Lifestyle changes. To get the greatest benefits from taking fish oil supplements, combine them with lifestyle changes. Weight loss, regular exercise, and improving your diet will further reduce your risk of stroke and heart disease. Avoiding refined carbohydrates and processed sugar in addition to choosing plant-based fats will also help. 

Medications. For older adults, there are even more considerations beyond the cardiovascular link. Omega-3 may also help lower your bad cholesterol, or triglyceride, levels. The Food and Drug Administration (FDA) has also approved prescription-only omega-3 medications. These are specifically for individuals whose triglyceride levels are higher than 500 mg/dL.

Just 4 grams of this prescription omega-3 per day can help most people lower their triglyceride levels by as much as 30%. Consult your doctor if you have other conditions such as hypothyroidism or Type 2 diabetes. These may cause your triglyceride levels to increase.

Fish oil for older adults is generally considered safe. Some people do report a few rather mild side effects of fish oil which can include:

  • ‌Heartburn
  • Bad taste
  • Nausea
  • Bad breath
  • Headache
  • Diarrhea
  • Sweat that smells “fishy”
  • Gastrointestinal discomfort

Medication interactions. Keep in mind that fish oil can interact with certain medications. One of the most notable is its potential to interact with anticoagulants such as Coumadin or Warfarin. When taken in high doses, fish oil can increase clotting times which can cause problems with bleeding. 

Fish oil is not as potent as aspirin, but it does seem to affect blood clotting. Combining it with medications that prevent blood clotting could cause a problem. However, many doctors will monitor their patients rather than take them off of the fish oil supplements. In other words, it can be managed, and you can still get the benefits of the supplement.

It varies. ‌The FDA does not regulate fish oil and has not set any official recommendations regarding how much you should take each day. There have been some recommendations for certain types of fish oil, including DHA and EPA. The reference daily intake (RDI) of DHA and EPA is 250 to 500 milligrams.

If you are an older adult, you should lean toward the lower end of that scale.

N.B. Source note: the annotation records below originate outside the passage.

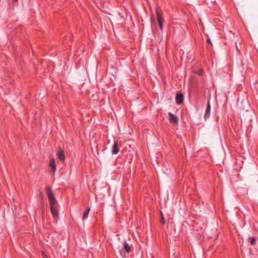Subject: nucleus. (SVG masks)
Returning a JSON list of instances; mask_svg holds the SVG:
<instances>
[{
  "instance_id": "nucleus-17",
  "label": "nucleus",
  "mask_w": 258,
  "mask_h": 258,
  "mask_svg": "<svg viewBox=\"0 0 258 258\" xmlns=\"http://www.w3.org/2000/svg\"><path fill=\"white\" fill-rule=\"evenodd\" d=\"M236 48H237V50L239 51L238 48L237 47H236Z\"/></svg>"
},
{
  "instance_id": "nucleus-14",
  "label": "nucleus",
  "mask_w": 258,
  "mask_h": 258,
  "mask_svg": "<svg viewBox=\"0 0 258 258\" xmlns=\"http://www.w3.org/2000/svg\"><path fill=\"white\" fill-rule=\"evenodd\" d=\"M165 220L164 219L163 216H162V225L165 224Z\"/></svg>"
},
{
  "instance_id": "nucleus-12",
  "label": "nucleus",
  "mask_w": 258,
  "mask_h": 258,
  "mask_svg": "<svg viewBox=\"0 0 258 258\" xmlns=\"http://www.w3.org/2000/svg\"><path fill=\"white\" fill-rule=\"evenodd\" d=\"M157 19L159 28L161 29V17L157 11Z\"/></svg>"
},
{
  "instance_id": "nucleus-7",
  "label": "nucleus",
  "mask_w": 258,
  "mask_h": 258,
  "mask_svg": "<svg viewBox=\"0 0 258 258\" xmlns=\"http://www.w3.org/2000/svg\"><path fill=\"white\" fill-rule=\"evenodd\" d=\"M119 149L117 142H114L112 147V154H117L119 152Z\"/></svg>"
},
{
  "instance_id": "nucleus-1",
  "label": "nucleus",
  "mask_w": 258,
  "mask_h": 258,
  "mask_svg": "<svg viewBox=\"0 0 258 258\" xmlns=\"http://www.w3.org/2000/svg\"><path fill=\"white\" fill-rule=\"evenodd\" d=\"M46 194L48 197V199L50 202V206H55L57 203V201L51 191V189L49 187H47L46 188Z\"/></svg>"
},
{
  "instance_id": "nucleus-5",
  "label": "nucleus",
  "mask_w": 258,
  "mask_h": 258,
  "mask_svg": "<svg viewBox=\"0 0 258 258\" xmlns=\"http://www.w3.org/2000/svg\"><path fill=\"white\" fill-rule=\"evenodd\" d=\"M168 118L169 121L172 123H177L178 121L177 117L171 112H168Z\"/></svg>"
},
{
  "instance_id": "nucleus-9",
  "label": "nucleus",
  "mask_w": 258,
  "mask_h": 258,
  "mask_svg": "<svg viewBox=\"0 0 258 258\" xmlns=\"http://www.w3.org/2000/svg\"><path fill=\"white\" fill-rule=\"evenodd\" d=\"M124 249L126 253H128L130 250V246L126 241H124L123 243Z\"/></svg>"
},
{
  "instance_id": "nucleus-11",
  "label": "nucleus",
  "mask_w": 258,
  "mask_h": 258,
  "mask_svg": "<svg viewBox=\"0 0 258 258\" xmlns=\"http://www.w3.org/2000/svg\"><path fill=\"white\" fill-rule=\"evenodd\" d=\"M256 241V238L254 237H250L249 238V242L250 244L253 245L255 244Z\"/></svg>"
},
{
  "instance_id": "nucleus-6",
  "label": "nucleus",
  "mask_w": 258,
  "mask_h": 258,
  "mask_svg": "<svg viewBox=\"0 0 258 258\" xmlns=\"http://www.w3.org/2000/svg\"><path fill=\"white\" fill-rule=\"evenodd\" d=\"M49 166L51 167V171L53 173V174L54 173L55 170H56V164H55V161L54 158H51L50 160L49 163Z\"/></svg>"
},
{
  "instance_id": "nucleus-4",
  "label": "nucleus",
  "mask_w": 258,
  "mask_h": 258,
  "mask_svg": "<svg viewBox=\"0 0 258 258\" xmlns=\"http://www.w3.org/2000/svg\"><path fill=\"white\" fill-rule=\"evenodd\" d=\"M184 95L182 93H177L175 97L176 103L179 105L182 104L184 100Z\"/></svg>"
},
{
  "instance_id": "nucleus-3",
  "label": "nucleus",
  "mask_w": 258,
  "mask_h": 258,
  "mask_svg": "<svg viewBox=\"0 0 258 258\" xmlns=\"http://www.w3.org/2000/svg\"><path fill=\"white\" fill-rule=\"evenodd\" d=\"M56 155L60 161L64 162L65 161L66 156L62 149L59 148L57 151Z\"/></svg>"
},
{
  "instance_id": "nucleus-8",
  "label": "nucleus",
  "mask_w": 258,
  "mask_h": 258,
  "mask_svg": "<svg viewBox=\"0 0 258 258\" xmlns=\"http://www.w3.org/2000/svg\"><path fill=\"white\" fill-rule=\"evenodd\" d=\"M50 211L51 214L54 218H57L58 217L57 211L55 206H51L50 207Z\"/></svg>"
},
{
  "instance_id": "nucleus-10",
  "label": "nucleus",
  "mask_w": 258,
  "mask_h": 258,
  "mask_svg": "<svg viewBox=\"0 0 258 258\" xmlns=\"http://www.w3.org/2000/svg\"><path fill=\"white\" fill-rule=\"evenodd\" d=\"M90 211V208H89L84 212V213L83 214V221H84L88 218Z\"/></svg>"
},
{
  "instance_id": "nucleus-16",
  "label": "nucleus",
  "mask_w": 258,
  "mask_h": 258,
  "mask_svg": "<svg viewBox=\"0 0 258 258\" xmlns=\"http://www.w3.org/2000/svg\"><path fill=\"white\" fill-rule=\"evenodd\" d=\"M15 2H17L18 0H14Z\"/></svg>"
},
{
  "instance_id": "nucleus-2",
  "label": "nucleus",
  "mask_w": 258,
  "mask_h": 258,
  "mask_svg": "<svg viewBox=\"0 0 258 258\" xmlns=\"http://www.w3.org/2000/svg\"><path fill=\"white\" fill-rule=\"evenodd\" d=\"M210 98L208 99V102L207 104L206 109L205 113L204 116V119L205 120H207L210 117V115L211 105L210 103Z\"/></svg>"
},
{
  "instance_id": "nucleus-13",
  "label": "nucleus",
  "mask_w": 258,
  "mask_h": 258,
  "mask_svg": "<svg viewBox=\"0 0 258 258\" xmlns=\"http://www.w3.org/2000/svg\"><path fill=\"white\" fill-rule=\"evenodd\" d=\"M207 42L211 45H212V43L209 38L207 39Z\"/></svg>"
},
{
  "instance_id": "nucleus-15",
  "label": "nucleus",
  "mask_w": 258,
  "mask_h": 258,
  "mask_svg": "<svg viewBox=\"0 0 258 258\" xmlns=\"http://www.w3.org/2000/svg\"><path fill=\"white\" fill-rule=\"evenodd\" d=\"M120 254H121L122 256H123V255H122V252H121V250H120Z\"/></svg>"
}]
</instances>
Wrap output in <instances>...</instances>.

Older adults and the elderly typically shouldn't take more than 250 milligrams of EPA and DHA daily. However, when treating high triglycerides, your doctor may recommend up to 15 grams if you have high blood pressure and as much as 10 grams if you have rheumatoid arthritis.

‌When you are trying to include more omega-3 in your diet, one of the best things you can do is eat foods that are rich in the nutrient.  Incorporating these omega 3 foods into your diet is an easy way for you to reap its health benefits. Some of the most popular foods that have very high omega-3 levels are:

  • ‌Cod liver oil
  • Walnuts
  • Salmon
  • Sardines
  • Flax seeds
  • Mackerel
  • Soybeans
  • Oysters
  • Herring
  • Chia seeds
  • Anchovies

Whether you use fish oil supplements or eat omega 3 rich foods regularly, you are making a choice that can provide your body with a number of great health benefits.